Sagan, 29, was struggling to keep pace when the final attacks went off the front, and he later abandoned the Dutch classic that he’s never won.
The three-time world champion told Slovakian TV that he was feeling the hard effort from last weekend’s Paris-Roubaix.
“It wasn’t important to fight for 40th or 50th, so I pulled out,” Sagan told RTVS. “Last week was very difficult and when you look at the other riders who started Paris-Roubaix, none of them were at the front today.”
Sunday’s rare abandon for Sagan in a one-day race is the latest in what’s been an uneven spring campaign for the Slovakian superstar.

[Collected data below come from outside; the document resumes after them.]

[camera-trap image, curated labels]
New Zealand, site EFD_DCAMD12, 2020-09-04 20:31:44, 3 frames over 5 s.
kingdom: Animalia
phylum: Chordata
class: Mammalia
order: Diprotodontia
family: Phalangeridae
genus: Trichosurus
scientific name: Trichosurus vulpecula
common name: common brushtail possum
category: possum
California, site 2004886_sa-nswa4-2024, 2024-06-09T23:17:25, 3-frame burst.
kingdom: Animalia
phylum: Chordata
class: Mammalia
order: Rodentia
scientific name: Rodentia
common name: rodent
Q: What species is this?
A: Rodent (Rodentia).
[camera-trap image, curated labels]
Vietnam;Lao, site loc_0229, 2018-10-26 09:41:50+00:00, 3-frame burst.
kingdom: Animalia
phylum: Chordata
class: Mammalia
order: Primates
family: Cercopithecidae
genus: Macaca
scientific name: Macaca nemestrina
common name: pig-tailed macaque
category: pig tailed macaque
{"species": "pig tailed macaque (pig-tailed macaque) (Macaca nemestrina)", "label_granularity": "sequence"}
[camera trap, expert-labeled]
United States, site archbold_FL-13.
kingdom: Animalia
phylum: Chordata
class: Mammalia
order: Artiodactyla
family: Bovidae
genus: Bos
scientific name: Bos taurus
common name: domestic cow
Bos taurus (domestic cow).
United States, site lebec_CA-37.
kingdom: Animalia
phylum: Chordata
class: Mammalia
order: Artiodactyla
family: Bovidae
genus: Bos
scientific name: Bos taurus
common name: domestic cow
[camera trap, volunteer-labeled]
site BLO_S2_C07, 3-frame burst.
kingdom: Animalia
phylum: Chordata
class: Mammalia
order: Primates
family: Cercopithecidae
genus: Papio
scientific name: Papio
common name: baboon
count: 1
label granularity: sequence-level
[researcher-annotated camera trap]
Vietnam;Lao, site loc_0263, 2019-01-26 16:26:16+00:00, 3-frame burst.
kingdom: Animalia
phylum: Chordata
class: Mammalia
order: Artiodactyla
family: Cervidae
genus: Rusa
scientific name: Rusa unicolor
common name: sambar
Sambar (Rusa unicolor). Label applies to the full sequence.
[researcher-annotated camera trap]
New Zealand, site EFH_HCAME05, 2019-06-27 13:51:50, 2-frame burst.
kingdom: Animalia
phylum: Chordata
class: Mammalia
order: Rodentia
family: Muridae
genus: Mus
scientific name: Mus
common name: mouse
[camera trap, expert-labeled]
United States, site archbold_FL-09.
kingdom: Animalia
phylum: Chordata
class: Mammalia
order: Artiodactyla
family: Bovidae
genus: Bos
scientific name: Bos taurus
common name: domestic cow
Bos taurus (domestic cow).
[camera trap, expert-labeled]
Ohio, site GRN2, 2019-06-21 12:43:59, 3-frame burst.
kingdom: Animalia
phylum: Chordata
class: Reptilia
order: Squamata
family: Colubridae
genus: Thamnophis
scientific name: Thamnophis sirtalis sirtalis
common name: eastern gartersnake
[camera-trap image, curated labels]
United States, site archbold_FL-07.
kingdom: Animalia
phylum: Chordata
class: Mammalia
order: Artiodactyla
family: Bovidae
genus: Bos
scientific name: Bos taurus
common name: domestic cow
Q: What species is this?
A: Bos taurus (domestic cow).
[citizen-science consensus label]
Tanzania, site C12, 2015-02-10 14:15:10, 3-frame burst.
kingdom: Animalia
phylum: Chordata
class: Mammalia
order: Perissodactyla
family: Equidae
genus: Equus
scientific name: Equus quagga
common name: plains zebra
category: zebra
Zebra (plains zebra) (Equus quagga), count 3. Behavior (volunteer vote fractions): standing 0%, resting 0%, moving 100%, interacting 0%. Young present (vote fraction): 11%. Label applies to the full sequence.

Promising results of fourth at Milano-Sanremo and fifth at Paris-Roubaix don’t tell the full story. Sagan has admittedly been off his best this spring. And while two near-podiums in the important monument season might be good enough for most, for a rider as successful and consistent as Sagan, his spate of uneven performances is leaving more question marks than answers.
Sagan fell ill this spring during his preparations, but everyone inside Bora-Hansgrohe was confident he would be at full strength in time for the important northern classics period. A fourth at Milano-Sanremo seemed a good indication things were on the right foot.
Sagan was in the mix at Gent-Wevelgem in an early breakaway, and suffered a mechanical at E3 Binckbank Classic, but he was clearly missing his explosive best at Tour of Flanders. Though he finished 11th in the front chase group, he was lacking his trademark sparkle on bergs.
“I am not like I was three years ago,” Sagan said after Flanders. “I’m not 100 percent like years before, but every year is different, and I have to just accept it.”
Just as fast, things were looking up at Paris-Roubaix when he barreled into the front group as defending champion, but he could not follow the explosive pace of eventual winner Philippe Gilbert (Deceuninck-Quick-Step) on the Carrefour de l’Arbre.
Sagan started Sunday as the team leader, but it was Max Schachman who saved the day for Bora-Hansgrohe with fifth.
“Peter wasn’t able to follow on the hard climbs, but Maximilian was very strong in the finale,” said Bora-Hansgrohe sport director Enrico Poitschke. “It wasn’t what we were aiming, and we wanted to go for the win with Peter. But still, overall, we can be satisfied with the performance of our young riders. We look forward to the upcoming races and we are sure Peter will come back.”
Sagan is expected to race Liège-Bastogne-Liège next weekend, and possibly Flèche Wallonne on Wednesday. A route change in the Liège finale is tempting Sagan to race the Ardennes monument for the first time of his career. A big result Sunday will put everything back into place on Planet Sagan.
When asked about pressure before Paris-Roubaix two weeks ago, Sagan was philosophical about his spring campaign.
“Always the same questions, what is pressure?” Sagan said. “You cannot change anything. We are going to race, and we are going to do our best, then what happens, will happen. What more can you do?”